When building my printer I looked around (a lot) to sort out the reservoir to hold the stuff I was going to be printing with. I eventually settled on this and built the shelf and motor assembly/print platform to work in conjunction with it.
This is a net weight 200g jar, which when emptied holds 250ml of liquid if you fill it to the brim. A more reasonable approach is to fill it with 200ml and leave room at the top for “movement”.
The stuff I originally planned to use for this printer was MakerJuice G+ and I bought a 500ml bottle of it from iMakr.
This stuff was expensive. £40 (more if you include delivery) for half a litre. I didn’t want to waste 200ml to an accident as I was learning how to use my new machine.
After looking around online and thanks to the Peachy Printer project, I found that resin could be “floated” on top of another solution. A bit like cream on top of coffee. You just had to make sure the bottom solution had a higher density than the resin. The solution to this solution was Glycerol. It’s quite thick and sticky but the resin will float on it.
If only the resin cost as much by volume as the Glycerin from Boots does.
I wasn’t working to a plan when I poured the Glycerin into jar. I filled the glass up to about half full. Then I gave the MakerJuice a good shake and poured a layer about 15mm on the top of it.
I should have been more careful here and poured it onto the build plate rather than straight into the Glycerol. The resin poured quite a way down into the sticky stuff and then rose quickly back to the surface and I soon had a separation like this.
After a while, the clouds settled out and I had a about 150ml of glycerol with about 50ml of resin in the reservoir.
Next I turned on the laptop and the projector and made sure the screens were set up to have the projector running as a “second screen”. I could then use the laptop screen to control the printer software and that software would control the second screen.
I opened up CreationWorks (download a copy here), went into the settings and set it up to use COM4.
I tested the up and down motion mechanics and was disappointed to see that CW wasn’t controlling the motor, until I realised I hadn’t pressed connect.
With that connected and working, I adjusted the height of the print bed until it was just above the surface of the resin.

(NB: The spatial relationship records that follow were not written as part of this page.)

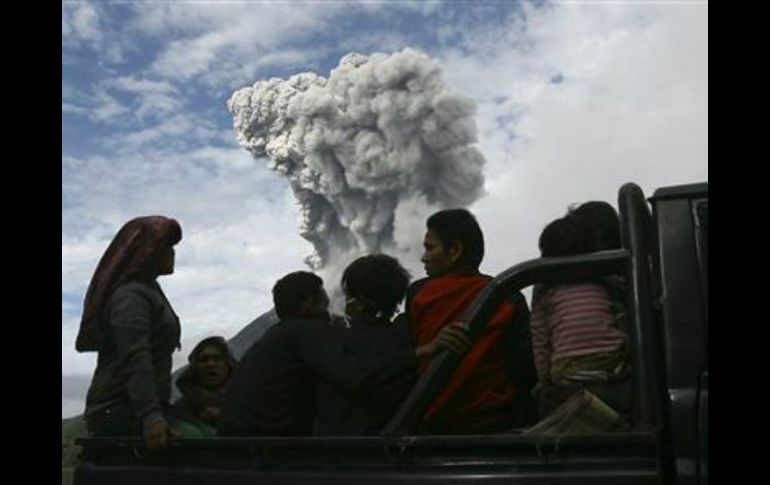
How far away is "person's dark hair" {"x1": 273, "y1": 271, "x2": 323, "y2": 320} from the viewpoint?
3.22 m

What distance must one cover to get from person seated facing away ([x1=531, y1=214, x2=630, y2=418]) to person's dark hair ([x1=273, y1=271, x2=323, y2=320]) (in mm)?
863

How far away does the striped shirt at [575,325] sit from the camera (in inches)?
104

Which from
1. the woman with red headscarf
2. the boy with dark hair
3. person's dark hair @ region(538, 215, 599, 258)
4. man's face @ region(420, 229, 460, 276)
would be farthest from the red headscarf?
person's dark hair @ region(538, 215, 599, 258)

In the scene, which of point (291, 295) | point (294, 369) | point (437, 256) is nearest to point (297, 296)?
point (291, 295)

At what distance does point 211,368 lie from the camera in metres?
3.97

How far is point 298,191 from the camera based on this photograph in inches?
2547

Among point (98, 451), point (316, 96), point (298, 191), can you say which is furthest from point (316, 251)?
point (98, 451)

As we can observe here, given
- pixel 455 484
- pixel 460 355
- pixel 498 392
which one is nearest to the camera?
pixel 455 484

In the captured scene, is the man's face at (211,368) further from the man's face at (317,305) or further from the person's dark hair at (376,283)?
the person's dark hair at (376,283)

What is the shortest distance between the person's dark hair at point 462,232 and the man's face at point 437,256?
15 mm

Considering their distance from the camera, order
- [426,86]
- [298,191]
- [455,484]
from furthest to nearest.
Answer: [298,191] < [426,86] < [455,484]
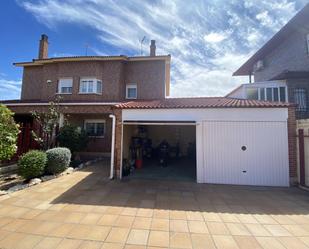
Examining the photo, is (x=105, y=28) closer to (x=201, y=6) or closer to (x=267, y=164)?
(x=201, y=6)

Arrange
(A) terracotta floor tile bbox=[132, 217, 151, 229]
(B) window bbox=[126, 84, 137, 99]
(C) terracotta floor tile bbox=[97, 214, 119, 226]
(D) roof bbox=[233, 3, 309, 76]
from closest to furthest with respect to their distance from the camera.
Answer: (A) terracotta floor tile bbox=[132, 217, 151, 229] < (C) terracotta floor tile bbox=[97, 214, 119, 226] < (D) roof bbox=[233, 3, 309, 76] < (B) window bbox=[126, 84, 137, 99]

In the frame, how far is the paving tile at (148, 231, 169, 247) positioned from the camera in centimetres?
418

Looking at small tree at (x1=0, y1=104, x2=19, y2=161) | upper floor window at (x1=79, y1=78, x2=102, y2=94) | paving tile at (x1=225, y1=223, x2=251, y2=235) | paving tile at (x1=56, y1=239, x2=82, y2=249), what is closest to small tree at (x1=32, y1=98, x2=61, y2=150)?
small tree at (x1=0, y1=104, x2=19, y2=161)

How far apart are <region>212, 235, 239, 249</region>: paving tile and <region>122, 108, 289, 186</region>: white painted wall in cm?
469

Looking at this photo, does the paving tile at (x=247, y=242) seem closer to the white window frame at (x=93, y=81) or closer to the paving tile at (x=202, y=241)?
the paving tile at (x=202, y=241)

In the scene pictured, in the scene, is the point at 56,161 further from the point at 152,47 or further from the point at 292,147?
the point at 152,47

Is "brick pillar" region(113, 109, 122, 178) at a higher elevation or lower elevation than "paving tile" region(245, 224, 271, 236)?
higher

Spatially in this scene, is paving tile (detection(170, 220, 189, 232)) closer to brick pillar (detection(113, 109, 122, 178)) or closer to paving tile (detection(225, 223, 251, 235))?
paving tile (detection(225, 223, 251, 235))

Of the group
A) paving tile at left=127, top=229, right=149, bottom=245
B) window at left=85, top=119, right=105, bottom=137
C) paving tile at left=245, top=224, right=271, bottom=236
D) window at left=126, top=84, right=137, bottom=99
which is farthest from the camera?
window at left=126, top=84, right=137, bottom=99

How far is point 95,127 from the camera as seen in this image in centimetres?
1733

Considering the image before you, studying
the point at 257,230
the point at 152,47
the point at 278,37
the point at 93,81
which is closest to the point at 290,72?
the point at 278,37

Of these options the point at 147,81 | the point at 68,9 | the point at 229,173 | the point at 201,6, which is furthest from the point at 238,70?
the point at 68,9

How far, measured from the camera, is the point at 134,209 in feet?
20.0

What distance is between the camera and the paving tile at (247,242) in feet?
13.6
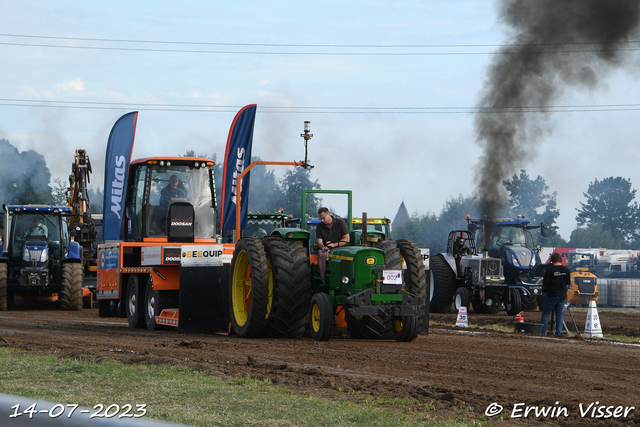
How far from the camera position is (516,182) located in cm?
8469

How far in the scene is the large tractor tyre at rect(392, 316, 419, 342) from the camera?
35.8 feet

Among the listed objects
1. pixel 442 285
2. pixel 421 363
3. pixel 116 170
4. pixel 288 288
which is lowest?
pixel 421 363

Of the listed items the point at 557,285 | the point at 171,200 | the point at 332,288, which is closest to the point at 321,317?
the point at 332,288

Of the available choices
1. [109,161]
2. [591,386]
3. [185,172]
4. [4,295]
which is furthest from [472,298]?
[591,386]

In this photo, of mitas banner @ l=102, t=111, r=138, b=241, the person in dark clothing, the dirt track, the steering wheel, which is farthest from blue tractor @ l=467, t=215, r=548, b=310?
mitas banner @ l=102, t=111, r=138, b=241

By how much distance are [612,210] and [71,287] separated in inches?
3527

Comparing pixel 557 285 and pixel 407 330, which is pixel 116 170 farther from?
pixel 407 330

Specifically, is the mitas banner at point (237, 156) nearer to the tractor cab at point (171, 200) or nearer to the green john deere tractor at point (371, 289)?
the tractor cab at point (171, 200)

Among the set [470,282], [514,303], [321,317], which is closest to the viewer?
[321,317]

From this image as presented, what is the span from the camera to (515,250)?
21.4 metres

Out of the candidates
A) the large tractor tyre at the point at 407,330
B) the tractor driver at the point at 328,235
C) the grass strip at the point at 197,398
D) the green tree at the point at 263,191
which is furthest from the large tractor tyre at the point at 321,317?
the green tree at the point at 263,191

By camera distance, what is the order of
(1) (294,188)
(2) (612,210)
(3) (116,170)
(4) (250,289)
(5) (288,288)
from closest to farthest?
(5) (288,288), (4) (250,289), (3) (116,170), (1) (294,188), (2) (612,210)

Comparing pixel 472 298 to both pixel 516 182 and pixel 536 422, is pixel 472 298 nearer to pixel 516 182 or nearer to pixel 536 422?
pixel 536 422

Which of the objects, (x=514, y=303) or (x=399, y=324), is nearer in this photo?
(x=399, y=324)
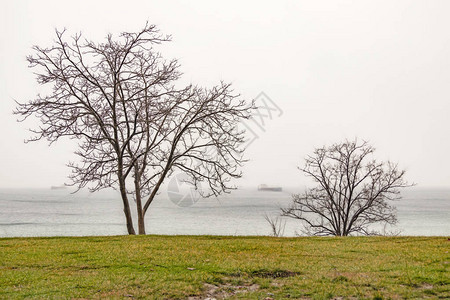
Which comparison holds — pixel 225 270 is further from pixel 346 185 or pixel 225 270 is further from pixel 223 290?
pixel 346 185

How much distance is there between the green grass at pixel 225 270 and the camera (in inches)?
366

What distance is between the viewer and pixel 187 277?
34.4ft

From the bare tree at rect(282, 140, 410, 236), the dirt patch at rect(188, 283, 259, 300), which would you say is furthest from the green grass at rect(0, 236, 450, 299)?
the bare tree at rect(282, 140, 410, 236)

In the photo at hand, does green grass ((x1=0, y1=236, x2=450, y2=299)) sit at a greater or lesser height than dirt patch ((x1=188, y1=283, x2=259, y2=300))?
greater

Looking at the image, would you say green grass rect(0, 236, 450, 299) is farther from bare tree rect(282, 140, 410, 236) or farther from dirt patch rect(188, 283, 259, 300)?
bare tree rect(282, 140, 410, 236)

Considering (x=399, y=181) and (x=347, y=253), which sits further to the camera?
(x=399, y=181)

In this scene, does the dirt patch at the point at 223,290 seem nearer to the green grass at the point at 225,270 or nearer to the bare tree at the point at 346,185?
the green grass at the point at 225,270

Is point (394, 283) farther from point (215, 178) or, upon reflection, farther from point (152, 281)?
point (215, 178)

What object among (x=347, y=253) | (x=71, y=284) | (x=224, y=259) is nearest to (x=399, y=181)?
(x=347, y=253)

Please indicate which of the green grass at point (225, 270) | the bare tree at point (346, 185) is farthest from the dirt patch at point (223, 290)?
the bare tree at point (346, 185)

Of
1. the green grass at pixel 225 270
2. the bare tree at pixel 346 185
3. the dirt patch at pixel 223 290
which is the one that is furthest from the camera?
the bare tree at pixel 346 185

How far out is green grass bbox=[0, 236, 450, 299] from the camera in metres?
9.30

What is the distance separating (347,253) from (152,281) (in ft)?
24.9

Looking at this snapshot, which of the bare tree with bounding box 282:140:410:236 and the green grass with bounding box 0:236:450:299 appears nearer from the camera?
the green grass with bounding box 0:236:450:299
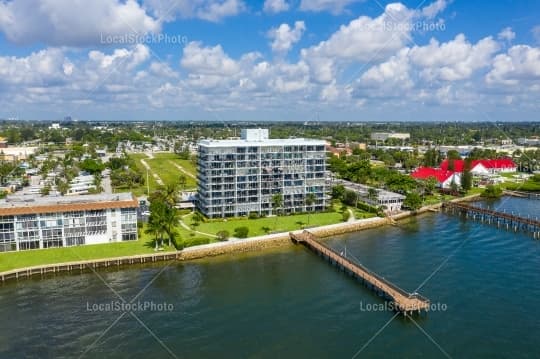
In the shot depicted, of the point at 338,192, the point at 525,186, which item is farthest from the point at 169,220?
the point at 525,186

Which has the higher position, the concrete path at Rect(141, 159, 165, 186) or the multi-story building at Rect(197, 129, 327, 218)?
the multi-story building at Rect(197, 129, 327, 218)

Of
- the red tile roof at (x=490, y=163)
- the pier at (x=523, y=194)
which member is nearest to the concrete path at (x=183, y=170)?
the red tile roof at (x=490, y=163)

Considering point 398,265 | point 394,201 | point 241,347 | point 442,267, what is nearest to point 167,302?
point 241,347

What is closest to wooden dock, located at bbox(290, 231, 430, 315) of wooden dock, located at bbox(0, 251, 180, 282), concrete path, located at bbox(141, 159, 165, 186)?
wooden dock, located at bbox(0, 251, 180, 282)

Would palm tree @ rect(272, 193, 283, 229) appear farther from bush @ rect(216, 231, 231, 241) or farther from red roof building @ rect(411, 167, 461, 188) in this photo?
red roof building @ rect(411, 167, 461, 188)

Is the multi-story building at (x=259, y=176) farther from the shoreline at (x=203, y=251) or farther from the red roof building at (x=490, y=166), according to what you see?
the red roof building at (x=490, y=166)

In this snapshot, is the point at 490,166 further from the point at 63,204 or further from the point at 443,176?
the point at 63,204
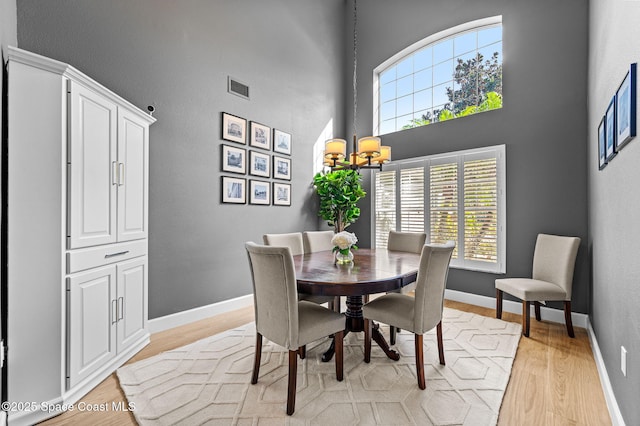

I loaded a calibration cube STL into the program, which prints a cube of 10x10x10mm. The CW software is set to slice this into 0.1mm thick slices, so in the end I got 100 slices ready to print.
Using the slicer view I could see where the print would be centred on the print bed and I was able to move it around a bit. I could also see that the focus was a little bit off on the projector, so I altered that a little too. Then I turned off the slice preview, lowered the print bed into the resin and made sure there was a thin film of resin over the top of the print bed.
When all that was done, I turned out the lights and pressed play.
You can see a square slice being projected onto the surface of the printed, the print bed has been lowered a couple of mm already and had become obscured by the incredibly opaque resin.
You can see the size of the projection area here and how much larger the print area could be. I plan on making more use of this with different sized reservoirs. There are also a load of white spots in the projection. This is down to the age of the projector and that the Texas Instruments chip is giving out. They correspond to 1 pixel (0.1mm) at the surface level of the print though and at the moment don’t get in the way.
After about 15minutes the print was complete. I used the manual z-axis control to raise the print bed out the vat and this was waiting for me.
My first print, a solid resin cube.
Not quite a cube though, the calibration was off. It was about 9mm wide and 1cm tall but more like 7mm deep. I measured these to within a 10th of a mm with a set of digital callipers (Can you guess where I got them? Yes, from China through eBay).
I went through a calibration process and adjusted the CreationWorks settings to allow it to check the expected size print to the actual size print and it adjusted the print metrics itself. Quite cool really.
I repeated the print and my second object was a lot closer to being a 10mm cube. It wasn’t perfect but for now it would be ok. I wasn’t going to be printing parts that needed to be accurate to some other real world thing.
Anyway, I was off to Thingiverse to find things to print.